Hyland played just five minutes Sunday in New Orleans, being pulled from the game as Jose Alvarado was lighting up Denver’s reserves on the way to a career-high 38 points. Nuggets coach Michael Malone talked to Hyland about the benching at Tuesday’s shootaround, according to Singer, and came away encouraged that his young guard understands what’s expected of him.

“As I told him this morning, ‘Offensively, we need your scoring, but it’s required to give forth the same effort on both ends of the floor,’” Malone said after Tuesday’s game. “… I felt he competed, I felt he fought, he contested, he tried to be physical with guys. That’s all I’m ever asking for, from Bones or for anybody.”

There’s more from Denver:

  • Team defense continues to be a concern for the Nuggets, who rank 26th in the league on that end of the court, per Harrison Wind of DNVR. Denver allowed the Mavericks to shoot 50% from the floor and 47.2% from beyond the arc Tuesday night in a one-point loss. “We’re losing games that we’re supposed to be winning,” Hyland said. “We know we’re not giving a sense of urgency to defend and go out there and compete every night.

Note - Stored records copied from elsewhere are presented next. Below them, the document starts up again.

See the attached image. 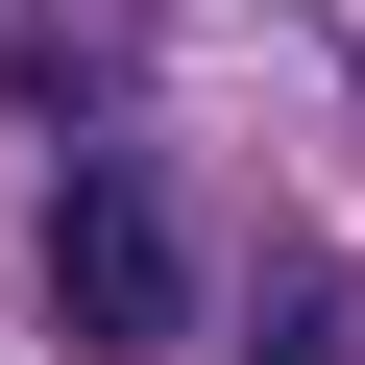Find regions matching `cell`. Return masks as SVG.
Masks as SVG:
<instances>
[{"mask_svg":"<svg viewBox=\"0 0 365 365\" xmlns=\"http://www.w3.org/2000/svg\"><path fill=\"white\" fill-rule=\"evenodd\" d=\"M49 317L73 341H170V317H195V220H170L146 170H73V195H49Z\"/></svg>","mask_w":365,"mask_h":365,"instance_id":"cell-1","label":"cell"},{"mask_svg":"<svg viewBox=\"0 0 365 365\" xmlns=\"http://www.w3.org/2000/svg\"><path fill=\"white\" fill-rule=\"evenodd\" d=\"M268 365H341V292H268Z\"/></svg>","mask_w":365,"mask_h":365,"instance_id":"cell-3","label":"cell"},{"mask_svg":"<svg viewBox=\"0 0 365 365\" xmlns=\"http://www.w3.org/2000/svg\"><path fill=\"white\" fill-rule=\"evenodd\" d=\"M0 98H73V0H0Z\"/></svg>","mask_w":365,"mask_h":365,"instance_id":"cell-2","label":"cell"}]
</instances>
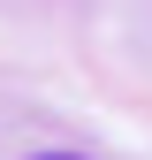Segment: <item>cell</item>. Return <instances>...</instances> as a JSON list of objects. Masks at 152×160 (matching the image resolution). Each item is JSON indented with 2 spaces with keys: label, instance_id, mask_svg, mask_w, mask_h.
I'll return each mask as SVG.
<instances>
[{
  "label": "cell",
  "instance_id": "cell-1",
  "mask_svg": "<svg viewBox=\"0 0 152 160\" xmlns=\"http://www.w3.org/2000/svg\"><path fill=\"white\" fill-rule=\"evenodd\" d=\"M38 160H76V152H38Z\"/></svg>",
  "mask_w": 152,
  "mask_h": 160
}]
</instances>
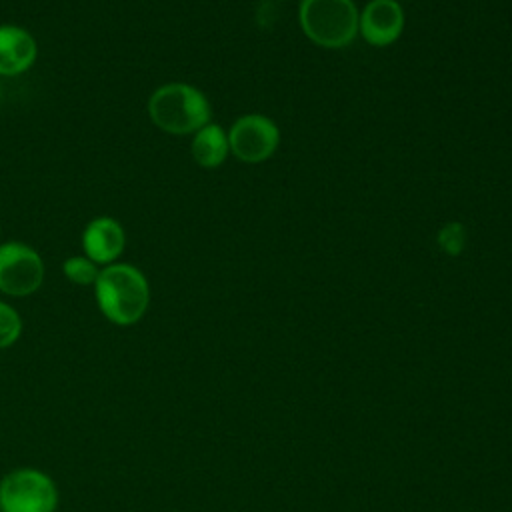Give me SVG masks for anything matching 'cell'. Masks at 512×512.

The locker room’s definitely frustrated.”
  • Malone is hoping to carve out a greater role for first-round pick Christian Braun, Singer tweets. “I gotta get him minutes,” Malone told reporters Tuesday. “… He’s a part of our future.” Braun has played in 22 of the team’s first 24 games, but is averaging just 12.9 minutes per night.
  • Jeff Green returned Tuesday after missing seven games with a knee contusion, but he’s been able to make a contribution even when he’s not playing, according to Vinny Benedetto of The Denver Gazette. “His voice, he has the respect of the entire locker room. I think when he uses his voice and he steps up, I think it’s critical to our success, and it’s critical to our young players,” Malone said. “If it’s me all the time, that’s cool. We’re only going to be a good team. When our players and our veterans take ownership and leadership, I think that allows you the potential to go much further, much farther and much deeper.”